I’m able to get up, I’m feeling much better.
Bombs fell last night, all the patients who aren’t seriously ill walk down to hospital’s basement. The others, myself included, are taken down to the basement on their cots through a trap door in the hallway. After a few hours we are taken back upstairs again. The bombs were dropped further away.

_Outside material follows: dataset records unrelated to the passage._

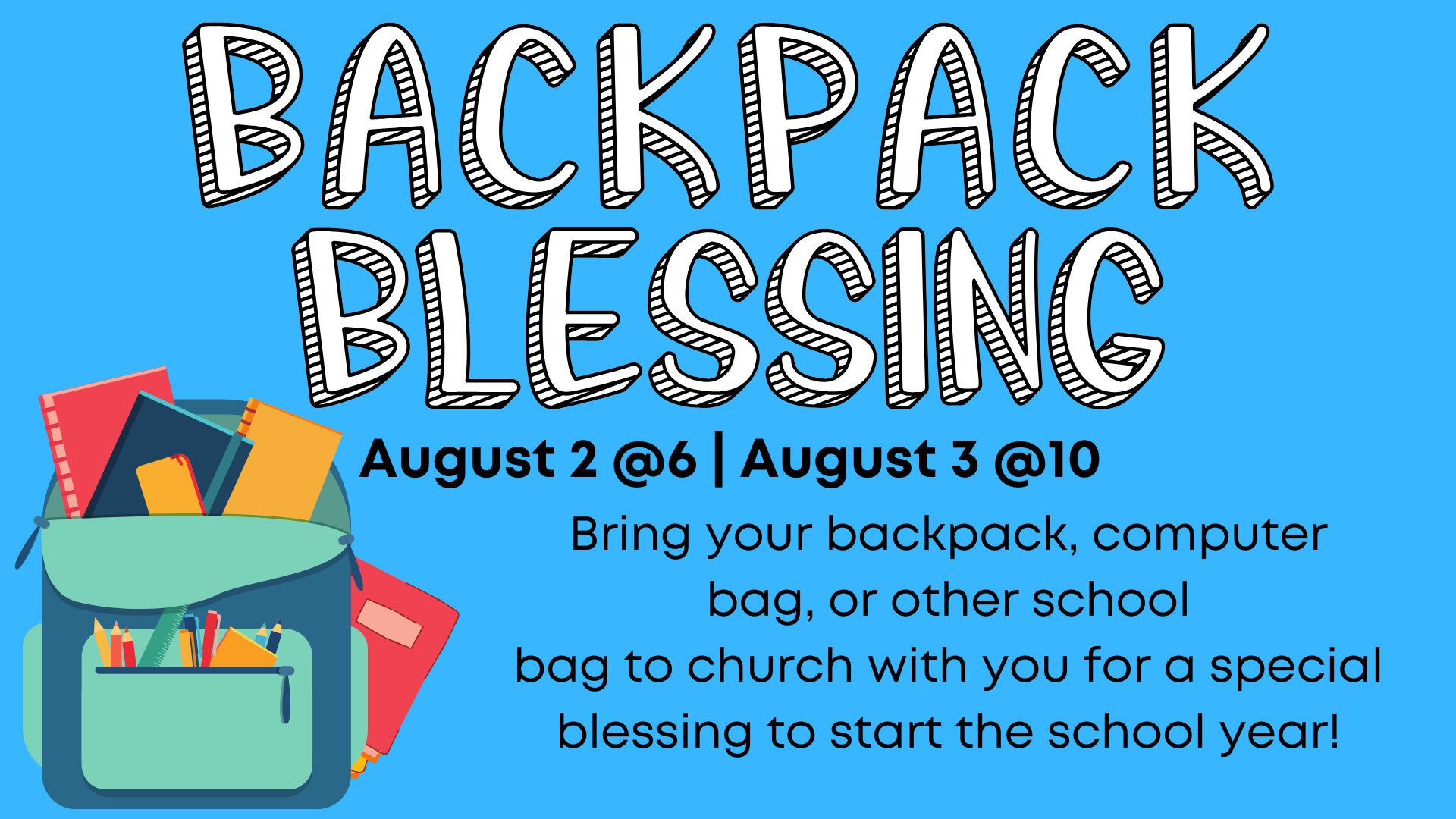 BACKPACK BLESSING

August 2 @6 | August 3 @10

Bring your backpack, computer bag, or other school bag to church with you for a special blessing to start the school year!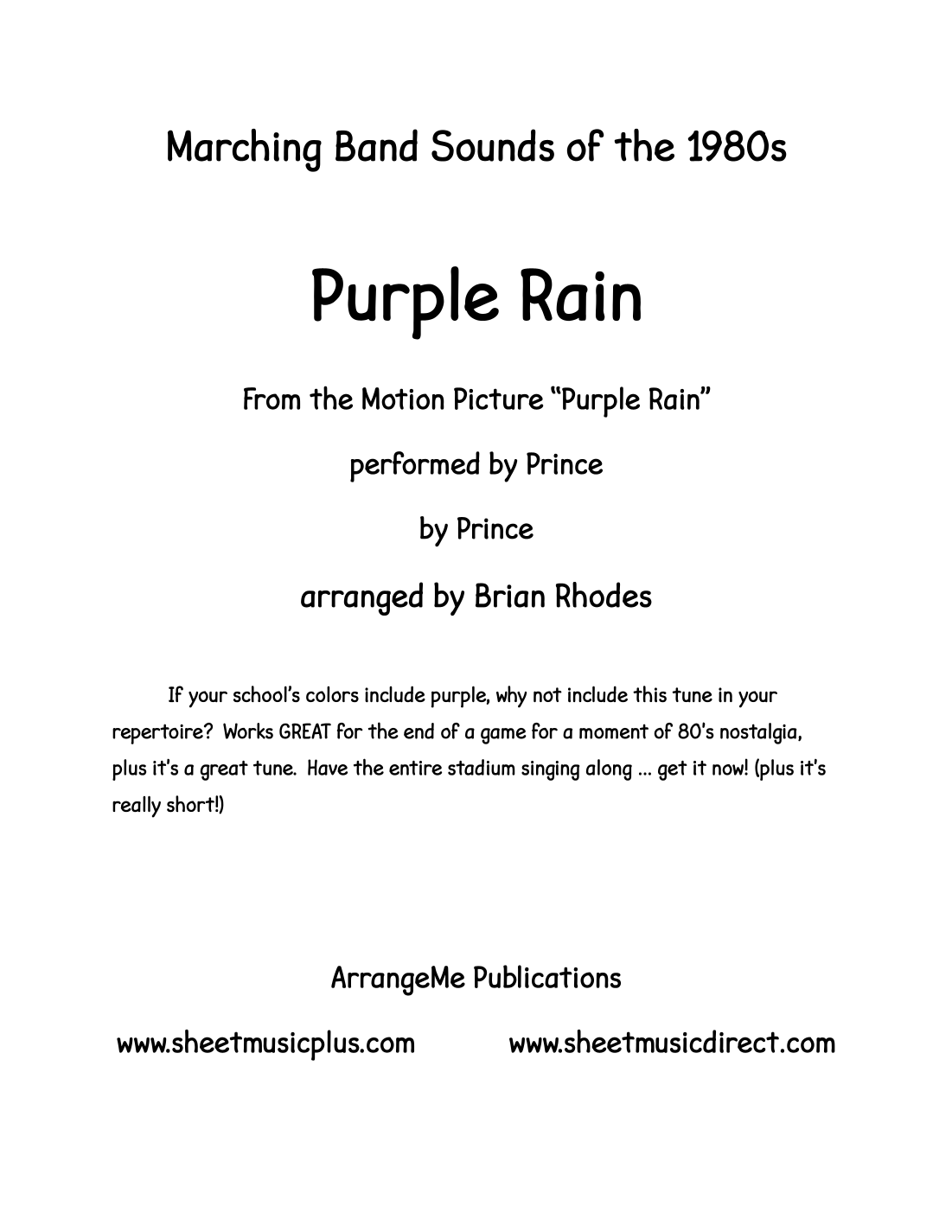 Marching Band Sounds of the 1980s

Purple Rain

From the Motion Picture “Purple Rain”

performed by Prince

by Prince

arranged by Brian Rhodes

If your school’s colors include purple, why not include this tune in your repertoire? Works GREAT for the end of a game for a moment of 80’s nostalgia, plus it’s a great tune. Have the entire stadium singing along ... get it now! (plus it’s really short!)

ArrangeMe Publications

www.sheetmusicplus.com

www.sheetmusicdirect.com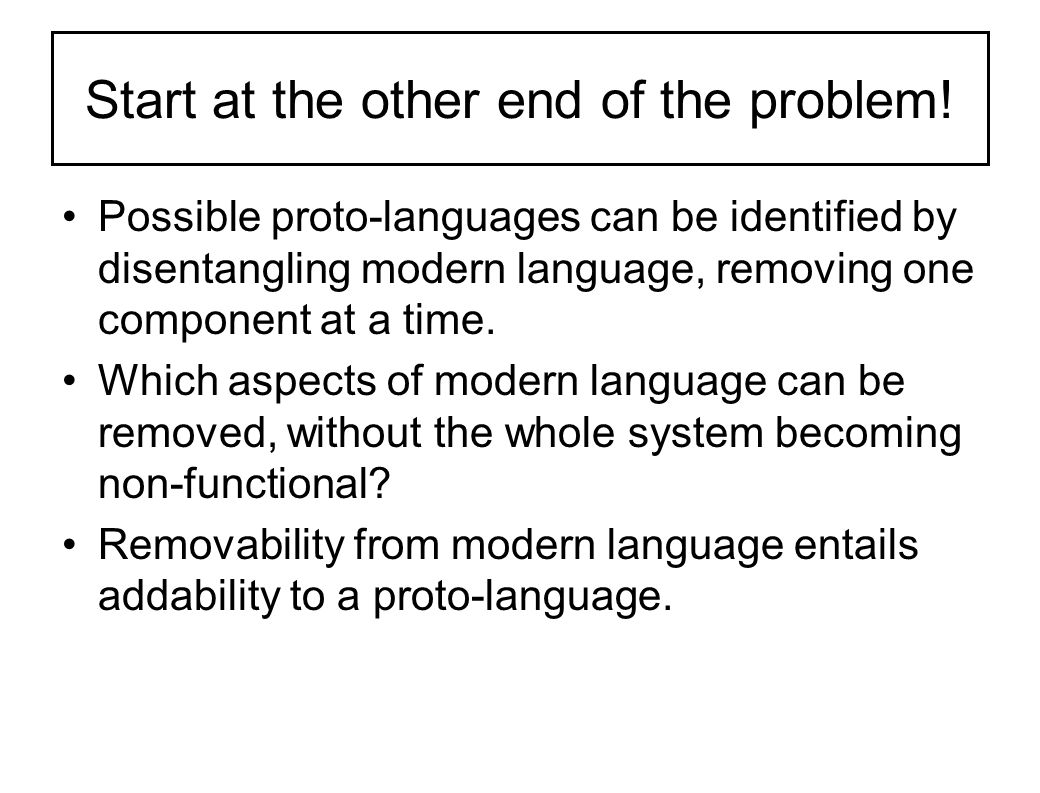 Start at the other end of the problem!

• Possible proto-languages can be identified by disentangling modern language, removing one component at a time.

• Which aspects of modern language can be removed, without the whole system becoming non-functional?

• Removability from modern language entails addability to a proto-language.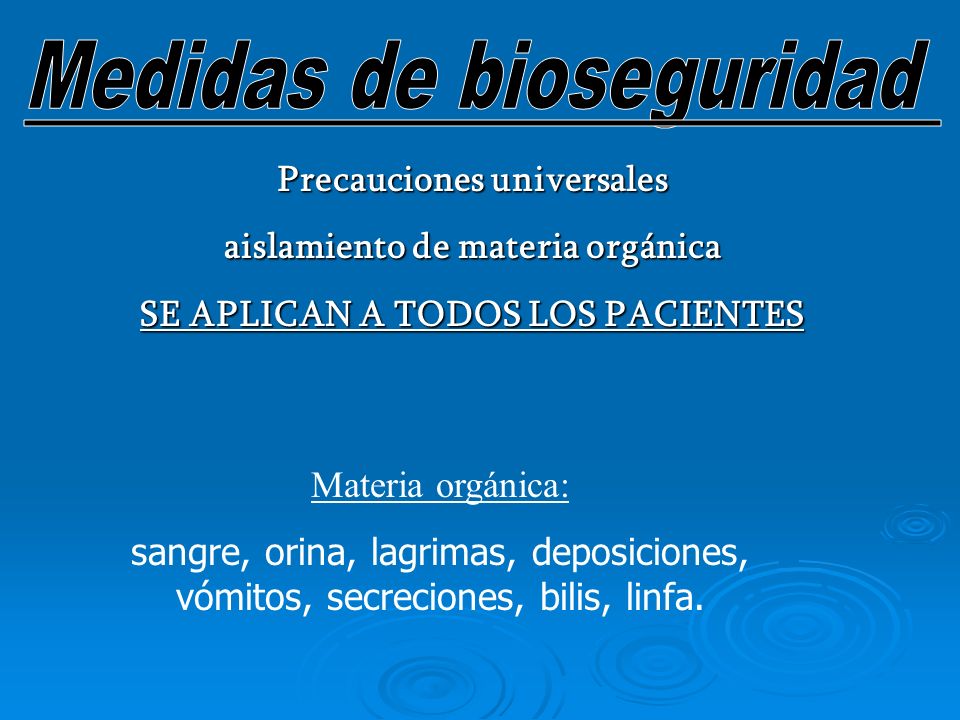 Medidas de bioseguridad

Precauciones universales

aislamiento de materia orgánica

SE APLICAN A TODOS LOS PACIENTES

Materia orgánica:

sangre, orina, lagrimas, deposiciones, vómitos, secreciones, bilis, linfa.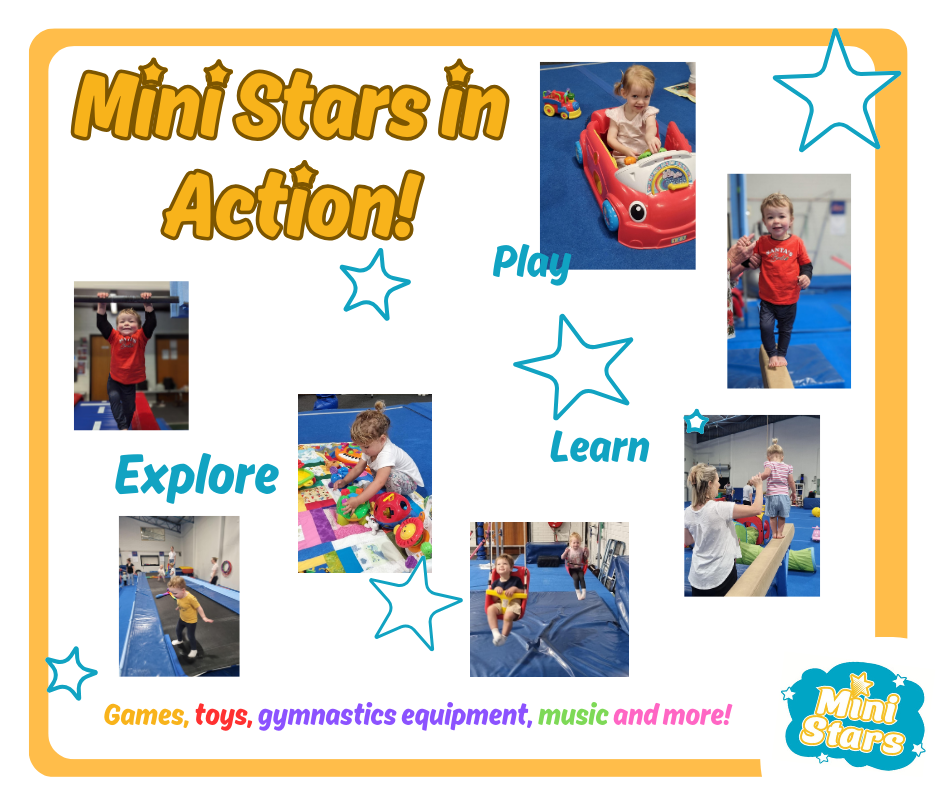 Mini Stars in Action!

Play

Learn

Explore

Games, toys, gymnastics equipment, music and more!

Mini Stars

Today, two German ladies came to visit their brother. A French man and I were walking in the hallway, our room is near this German man’s room. We enter his room and on the table we see a guitar and a violin brought by the German ladies. We exchange a few words then I pick up the guitar and position my fingers into the E minor chord, I strum all six strings, much like a piano chord. The two ladies look at each other in amazement for the perfect chord I’ve strummed. One of them picks up the violin and asks me to accompany her, she plays “The Merry Widow” waltz. I’ve played this waltz hundreds of times in Italy so I accompanied her with expertise. The two women are stunned and call in the nuns to introduce me. From this point on, I become the nuns’ favorite. At lunch they always bring me a special meal, they often come visit me and I go visit them. I feel better and better each day.
I asked the nuns for a thermometer, I tell them that when the nurse comes in the morning with the thermometers, I don’t have a fever but in the afternoon I do. They immediately give me a thermometer.
There’s snow outside and it continues to fall, but it’s warm inside. I want to stay here until this damn war is over. I’ve come up with a plan: with the thermometer the nuns gave me, I go into the bathroom and place it on the radiator until it reaches 39°C then I hide it in my bed. When the nurse comes in the morning, I swap his thermometer with my thermometer, he looks at it, writes down my temperature, and leaves.
The nurse comes in every morning. I give him the thermometer every morning, at times I warm it to 38°C, at times 39°C, I change the temperature each morning so he doesn’t get suspicious. I hope the war ends soon so I don’t have to go back to that damn factory, I was almost on my deathbed and they didn’t even help me reach the hospital.
This morning, the nuns came and held Mass in the hospital. They sang the same songs we used to sing with Father Pasquale Ruosi in the church of Casale. I couldn’t hold back the tears. After Mass, I felt tired and had to rest. In the afternoon I felt better.